---------- TASK MATERIAL

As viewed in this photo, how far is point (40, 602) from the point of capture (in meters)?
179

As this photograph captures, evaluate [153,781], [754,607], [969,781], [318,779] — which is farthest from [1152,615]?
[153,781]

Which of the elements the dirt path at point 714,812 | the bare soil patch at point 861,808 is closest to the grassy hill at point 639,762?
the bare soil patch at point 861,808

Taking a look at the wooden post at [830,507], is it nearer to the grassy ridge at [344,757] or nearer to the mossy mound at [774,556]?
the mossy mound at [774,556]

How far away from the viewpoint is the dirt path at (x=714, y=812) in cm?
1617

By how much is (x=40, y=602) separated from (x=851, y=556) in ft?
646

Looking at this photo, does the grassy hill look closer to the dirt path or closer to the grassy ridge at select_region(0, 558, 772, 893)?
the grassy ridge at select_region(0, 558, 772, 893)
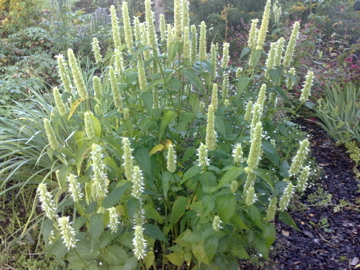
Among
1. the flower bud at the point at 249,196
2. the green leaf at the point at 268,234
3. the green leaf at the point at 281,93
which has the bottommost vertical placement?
the green leaf at the point at 268,234

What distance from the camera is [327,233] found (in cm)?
286

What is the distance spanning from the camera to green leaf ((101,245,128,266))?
183 centimetres

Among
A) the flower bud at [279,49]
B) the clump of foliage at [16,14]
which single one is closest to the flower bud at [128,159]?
the flower bud at [279,49]

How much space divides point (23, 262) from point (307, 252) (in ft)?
7.25

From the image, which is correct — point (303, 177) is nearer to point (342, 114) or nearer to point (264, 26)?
point (264, 26)

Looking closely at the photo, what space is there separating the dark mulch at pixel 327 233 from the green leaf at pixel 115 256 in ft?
4.01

--------------------

▶ **EXERCISE BRIEF**
Give the lines again from the line with "How far away" through the end, swapping "photo" for "picture" and changing nothing else. Leave the pictures out.

▶ **SOLUTION TO THIS TASK**
How far away from the viewpoint is the dirt path at (x=714, y=812) in cm?
1617

By how much is (x=40, y=602) separated from (x=851, y=556) in ft?
646

Looking at this picture, does the grassy hill look closer to the dirt path or closer to the grassy ridge at select_region(0, 558, 772, 893)?
the grassy ridge at select_region(0, 558, 772, 893)
Among
1. the flower bud at the point at 249,196
2. the green leaf at the point at 268,234
3. the green leaf at the point at 281,93
which has the bottommost vertical placement?
the green leaf at the point at 268,234

What distance from the camera is [327,233] found (in cm)?
286

What is the distance spanning from the camera to green leaf ((101,245,128,266))?
183 centimetres

Among
A) the flower bud at [279,49]
B) the clump of foliage at [16,14]
which single one is closest to the flower bud at [128,159]?
the flower bud at [279,49]

How much space divides point (23, 262) from point (307, 252) (in ft)?
7.25

From the image, which is correct — point (303, 177) is nearer to point (342, 114) or nearer to point (264, 26)?
point (264, 26)

Looking closely at the picture, what space is there separating the dark mulch at pixel 327 233 from the green leaf at pixel 115 256 in ft?
4.01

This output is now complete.